(Things to do):
**A.** Using the real-time embedded programming notes, explain why the main program of an embedded system ends with a forever loop.
**B.** Continue the real-time embedded programming notes past their final paragraph on non-integer multiplication of the tick count.

(Study text):
* * * * *

Typically, textually the last part of your file of JAL will be

 
forever loop
	-- do stuff
	-- do more stuff
end loop 

All embedded programs generally have this in the last part of the main program or else the CPU would either halt, or do nops (no operation) instructions till program counter wrapped around to reboot.

if you had a Real Time Operating system or Scheduler, it might be started here, or the loop might just have "suspend" in it.

Basics of Real Time
An embedded system or Real Time system is not about speed, per se, but about timely response. It is best to consider it in terms of data flow and sampling. The inputs read, outputs must be updated at a certain rate and processing between have a maximum latency.

1. Timing and Sampling.
Not all tasks need the same time constraints. Not all inputs or outputs require the same response time. First identify the highest speed input. If it must be polled rather than generating an interrupt, the sample clock must be at least twice as fast (Nyquist). This is the minimum speed then of the master Real Time Clock Interrupt. There may be a limited number of Hardware counters / Interrupts. But really we only need one, and that is more efficient than several in use of Stack, as otherwise they may need to overlap.

Identify all the slower events, sampling and timing required. See if there is a simple common denominator as a faster, but still reasonable clock interrupt. It may be that some intervals required are not an exact integer multiple of this Master Interrupt. In this case the ISR (Interrupt Service Routine) will use two software counters to achieve fractional multiplication. All the higher speed events should be an exact integer multiple. In some cases an inexact multiple is fine.

Example
We need to sample 1200Hz external clock on a pin and read a data pin, but 2400Hz is 416.666..7 micro seconds. Our clock is 64us. In this case simply over-sample faster at 256us, thus 4 counts in software of interrupt. This is 3906.25 Hz which is about 3.25 times, exceeding the minimum x2. Counting 5 ticks would be 320us which would also work and also 6 at 384us. But x7 at 448us is too slow, the 1200Hz is not maybe exactly 1200Hz and not synchronized to the CPU clock. Also the CPU clock may not be exactly as expected. So over-sampling at higher speed reduces jitter and increases margin if the remote system is in error. USART (PC serial Ports) typically over-sample at x4 to x 16.

For a non-integer multiplication we need to periodically change the software counter that counts the "ticks" between two values such that the average count is correct. This does introduce some jitter, equivalent to the (difference in counts) x (tick rate).

* * * * *

(Source information):
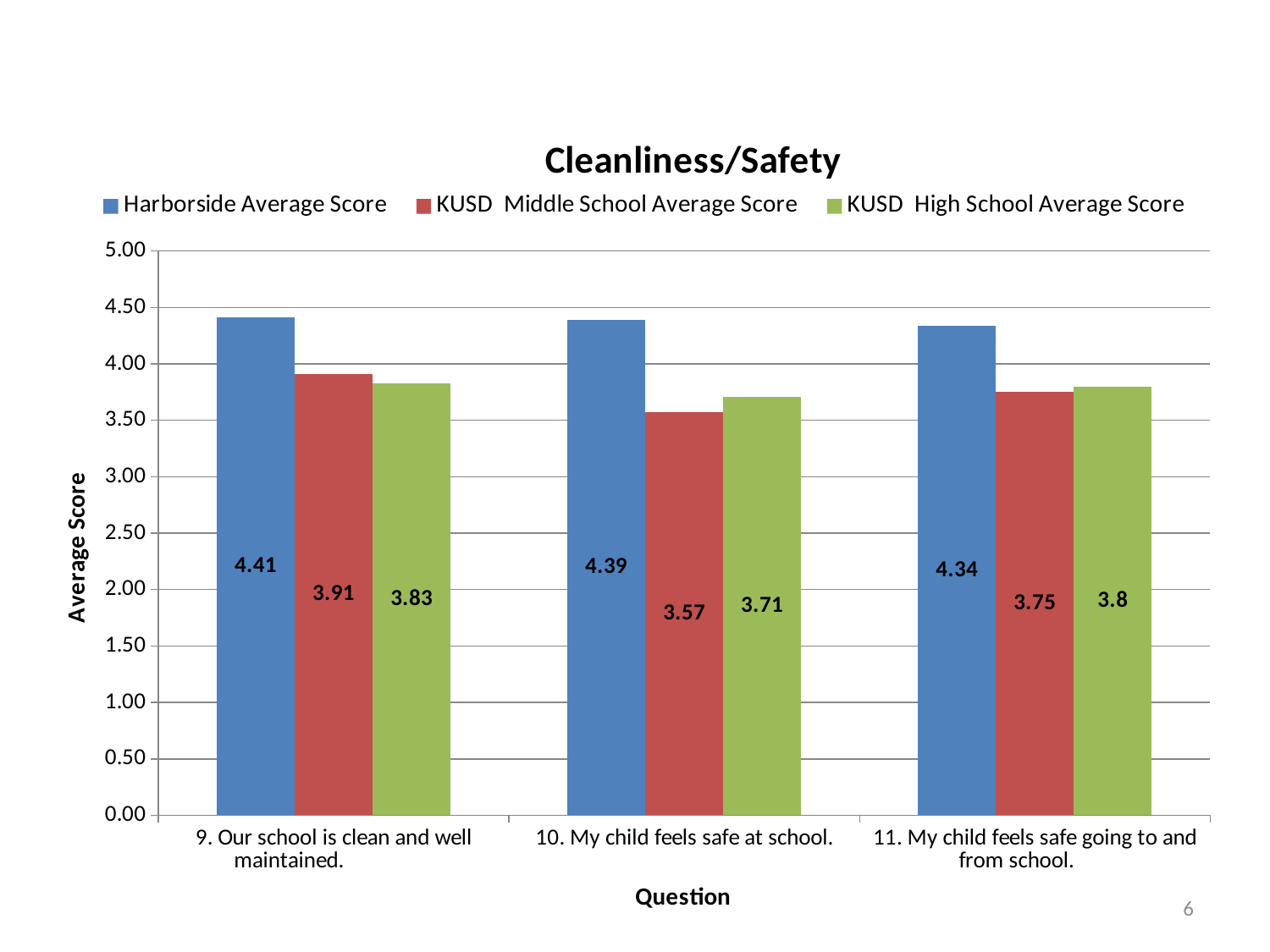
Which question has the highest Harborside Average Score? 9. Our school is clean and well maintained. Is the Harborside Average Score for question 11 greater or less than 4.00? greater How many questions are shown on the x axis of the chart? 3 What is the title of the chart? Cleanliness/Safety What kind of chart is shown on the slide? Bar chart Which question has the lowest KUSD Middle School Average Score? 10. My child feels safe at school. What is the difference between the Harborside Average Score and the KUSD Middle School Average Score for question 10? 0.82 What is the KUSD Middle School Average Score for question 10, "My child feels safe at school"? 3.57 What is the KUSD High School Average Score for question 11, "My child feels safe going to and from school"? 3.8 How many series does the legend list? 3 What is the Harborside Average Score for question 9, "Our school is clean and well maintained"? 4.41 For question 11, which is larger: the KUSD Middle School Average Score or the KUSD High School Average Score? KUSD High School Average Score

* * * * *

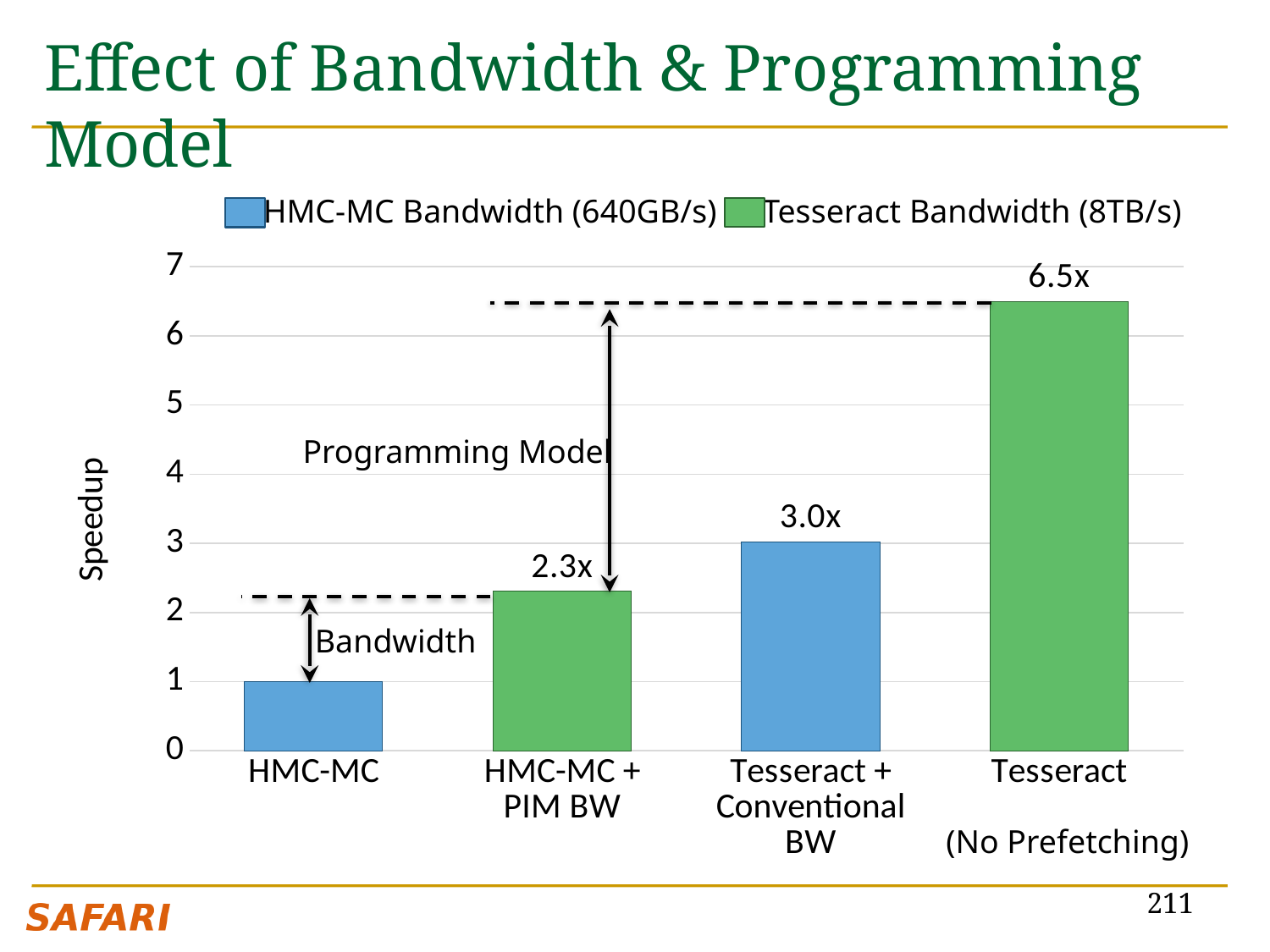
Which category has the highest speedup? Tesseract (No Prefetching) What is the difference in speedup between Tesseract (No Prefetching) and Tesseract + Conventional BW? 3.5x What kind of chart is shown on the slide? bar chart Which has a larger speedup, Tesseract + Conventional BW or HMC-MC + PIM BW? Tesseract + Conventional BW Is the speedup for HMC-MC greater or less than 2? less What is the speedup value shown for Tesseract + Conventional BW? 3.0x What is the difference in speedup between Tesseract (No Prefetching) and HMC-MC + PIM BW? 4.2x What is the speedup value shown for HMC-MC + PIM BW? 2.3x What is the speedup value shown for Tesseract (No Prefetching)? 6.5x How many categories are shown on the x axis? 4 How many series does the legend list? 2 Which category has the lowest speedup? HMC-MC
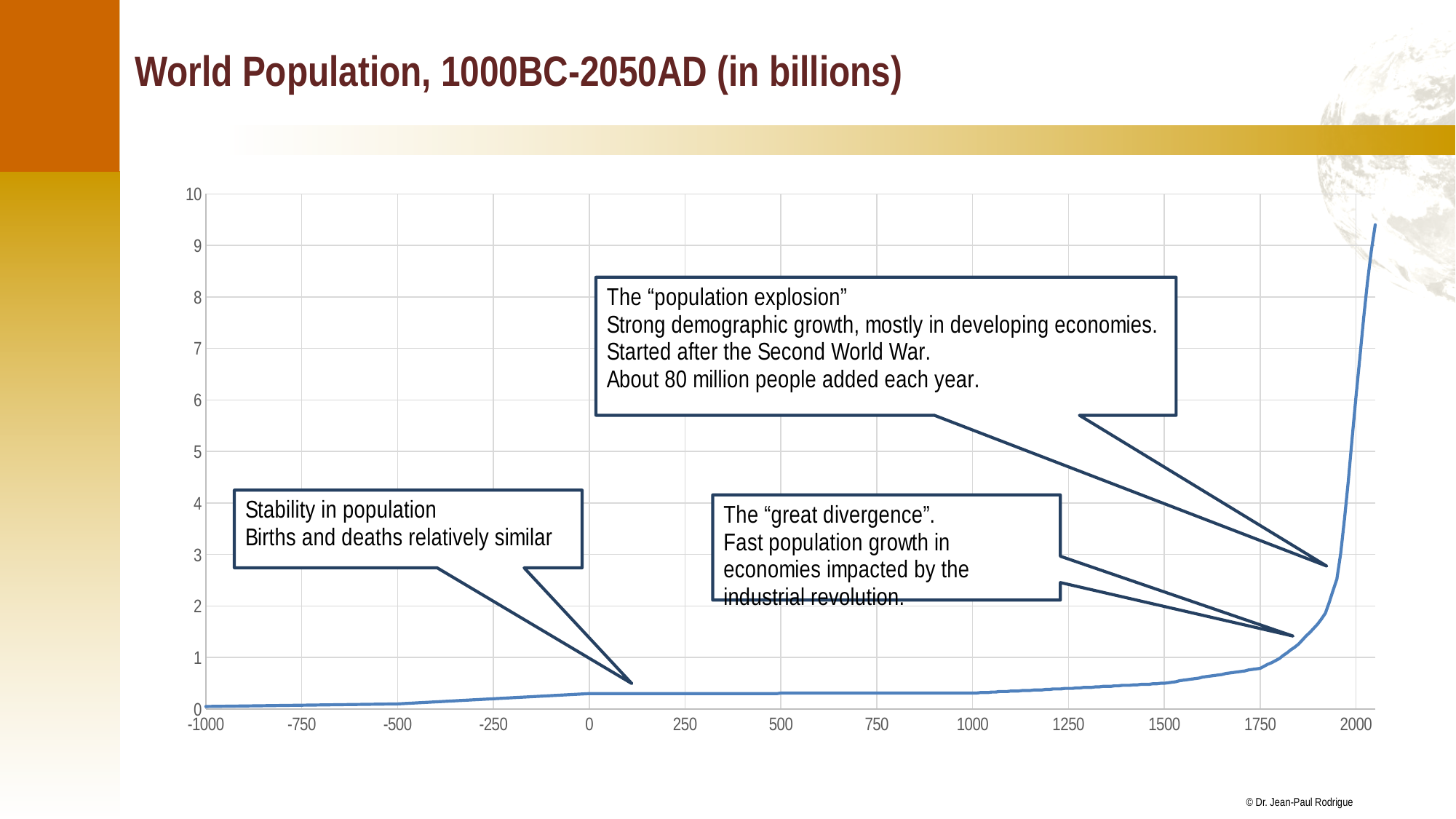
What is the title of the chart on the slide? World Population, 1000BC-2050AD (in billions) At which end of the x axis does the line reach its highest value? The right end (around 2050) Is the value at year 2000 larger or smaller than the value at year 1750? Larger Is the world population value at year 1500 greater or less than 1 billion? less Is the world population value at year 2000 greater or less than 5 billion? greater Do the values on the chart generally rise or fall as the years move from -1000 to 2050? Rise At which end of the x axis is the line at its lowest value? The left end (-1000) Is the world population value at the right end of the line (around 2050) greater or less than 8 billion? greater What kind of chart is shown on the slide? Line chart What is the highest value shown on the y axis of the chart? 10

* * * * *

(Exercise responses):
**A.** Without a loop at the end of the main program, the CPU would either halt or keep executing nops (no-operation instructions) until the program counter wrapped around and the system rebooted.

**B.**
When the software counter/multiplier has counted.
Then the counter is reloaded with default value. The nature of the task decides what happens next. If you have an 18F, then you can call a procedure or function that takes longer than tick time but less than the (tick time) x (software count) period as the HW stack is 31 deep. If it is 10F, 12F, 16F, then due to lack of HW stack (1 to 3 only), the task is ideally inline and must be completed before next tick. If the task repetition time is longer than time to execute the main "forever loop" then you increment a semaphore. A section in the main loop skips if the semaphore is zero, otherwise executes extra code and decrements the semaphore (Must be a single byte on 8 bit PIC).

2. Functions that wait internally
This also includes Procedures that must wait for external event or have "out" parameters.

We are essentially implementing Data Flow architecture. So everything is in the main forever loop or repeatedly called by an Interrupt. The solution is for the routine (function, procedure) to either use a shared ("private"global") variable if several use the same resource (say Serial I/O) or a non-shared routine specific "private" global. The first action then is for the semaphore or mutex variable to be tested. If it is not in use, we set it and do the first part of the task. If it is in use we check is it "our" value and if the resource required (time, serial port, whatever) is ready. If it it's ready then we service it and set the semaphore/Mutex back to "empty". If it is for "us" but the resource isn't ready we return.

All data return has to be via "out" parameters. The Function return is always false if the function only did first part of "task" or the "resource" to complete the task was busy, or some other function has the "resource". The Function only returns true when the resource was accessed and the Function reset the "semaphore/Mutex" to "empty".

Thus in our procedures called by the main "forever loop" the code after the Function call is repeatedly skipped till there is valid data in the "out" parameters.

This method makes "blocking" I/O non-blocking for the main "forever loop" and makes "While busy do nothing" and "delay (xxx)" take almost no overhead in the main loop. We have turned the main "forever loop" into a basic round robin scheduler without the overhead of multiple stacks and a RTOS kernel.

example Function:

function CAT_FreqBCDRd(byte out ModMode,  byte out bcdfreq[4]) return bit is
var bit status = false
var byte digit
    bcdfreq[0] =0
    bcdfreq[1] =1
    bcdfreq[2] =0
    bcdfreq[3] =0
    modMode = 16
    if  ( _CAT_QueuedCmd == CMD_NONE ) then
        CAT_SendCmd(CAT_NO_PARAM, CMD_FreqRd, true)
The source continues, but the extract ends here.